Recast the lines below as a Markdown table with two columns, "Number" and "Line," giving each line its row number. Leave out blank lines and the pictures.

EXERCISE DATA ▸
---------------

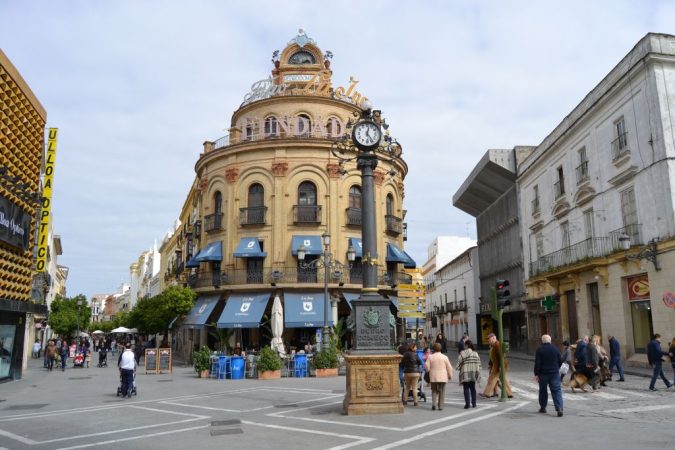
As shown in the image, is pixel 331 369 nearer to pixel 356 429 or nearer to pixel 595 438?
pixel 356 429

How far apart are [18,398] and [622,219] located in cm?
2317

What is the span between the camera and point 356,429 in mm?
10000

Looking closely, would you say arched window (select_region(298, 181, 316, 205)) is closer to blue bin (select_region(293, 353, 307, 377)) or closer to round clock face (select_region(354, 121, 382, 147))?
blue bin (select_region(293, 353, 307, 377))

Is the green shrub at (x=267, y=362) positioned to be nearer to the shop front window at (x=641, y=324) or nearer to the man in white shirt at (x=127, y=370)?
the man in white shirt at (x=127, y=370)

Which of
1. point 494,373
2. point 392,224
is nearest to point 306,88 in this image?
point 392,224

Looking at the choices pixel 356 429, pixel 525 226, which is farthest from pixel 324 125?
pixel 356 429

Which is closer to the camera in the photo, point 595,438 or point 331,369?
point 595,438

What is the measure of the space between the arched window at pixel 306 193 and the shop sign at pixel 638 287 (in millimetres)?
16246

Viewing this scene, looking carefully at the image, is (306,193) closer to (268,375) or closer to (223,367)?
(223,367)

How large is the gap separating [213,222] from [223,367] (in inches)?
484

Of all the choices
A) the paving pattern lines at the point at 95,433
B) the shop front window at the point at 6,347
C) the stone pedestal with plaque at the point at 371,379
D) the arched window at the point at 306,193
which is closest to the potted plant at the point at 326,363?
the paving pattern lines at the point at 95,433

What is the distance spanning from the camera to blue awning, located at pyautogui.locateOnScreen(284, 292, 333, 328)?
1110 inches

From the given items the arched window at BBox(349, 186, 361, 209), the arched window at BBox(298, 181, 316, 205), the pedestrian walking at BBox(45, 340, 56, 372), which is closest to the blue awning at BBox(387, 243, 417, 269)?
the arched window at BBox(349, 186, 361, 209)

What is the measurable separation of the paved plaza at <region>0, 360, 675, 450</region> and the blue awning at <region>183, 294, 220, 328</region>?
41.0 ft
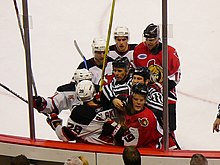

---------------

FINISHED ANSWER ▸
| Number | Line |
|---|---|
| 1 | As shown in the image, is pixel 331 369 nearer to pixel 356 429 or nearer to pixel 595 438? |
| 2 | pixel 356 429 |
| 3 | How far apart are [18,398] and [622,219] located in cm? |
| 4 | 2317 |
| 5 | What is the span between the camera and point 356,429 in mm? |
| 6 | 10000 |
| 7 | Looking closely, would you say arched window (select_region(298, 181, 316, 205)) is closer to blue bin (select_region(293, 353, 307, 377)) or closer to round clock face (select_region(354, 121, 382, 147))? |
| 8 | blue bin (select_region(293, 353, 307, 377)) |
| 9 | Is the green shrub at (x=267, y=362) positioned to be nearer to the shop front window at (x=641, y=324) or nearer to the man in white shirt at (x=127, y=370)? |
| 10 | the man in white shirt at (x=127, y=370) |
| 11 | Which of |
| 12 | 1. point 494,373 |
| 13 | 2. point 392,224 |
| 14 | is nearest to point 306,88 in this image? |
| 15 | point 392,224 |
| 16 | Looking at the choices pixel 356 429, pixel 525 226, which is farthest from pixel 324 125? |
| 17 | pixel 356 429 |
| 18 | Which is closer to the camera in the photo, point 595,438 or point 331,369? |
| 19 | point 595,438 |
| 20 | What is the measure of the space between the arched window at pixel 306 193 and the shop sign at pixel 638 287 (in millimetres)? |
| 21 | 16246 |
| 22 | Viewing this scene, looking carefully at the image, is (306,193) closer to (268,375) or closer to (223,367)? |
| 23 | (223,367) |
| 24 | How large is the gap separating [213,222] from [223,367] (in inches)? |
| 25 | 484 |
| 26 | Of all the choices |
| 27 | A) the paving pattern lines at the point at 95,433 |
| 28 | B) the shop front window at the point at 6,347 |
| 29 | C) the stone pedestal with plaque at the point at 371,379 |
| 30 | D) the arched window at the point at 306,193 |
| 31 | which is closest to the potted plant at the point at 326,363? |
| 32 | the paving pattern lines at the point at 95,433 |
| 33 | What is the distance spanning from the camera to blue awning, located at pyautogui.locateOnScreen(284, 292, 333, 328)? |
| 34 | 1110 inches |
| 35 | From the given items the arched window at BBox(349, 186, 361, 209), the arched window at BBox(298, 181, 316, 205), the pedestrian walking at BBox(45, 340, 56, 372), which is closest to the blue awning at BBox(387, 243, 417, 269)? |
| 36 | the arched window at BBox(349, 186, 361, 209) |
| 37 | What is the measurable separation of the paved plaza at <region>0, 360, 675, 450</region> and the blue awning at <region>183, 294, 220, 328</region>? |
| 38 | 41.0 ft |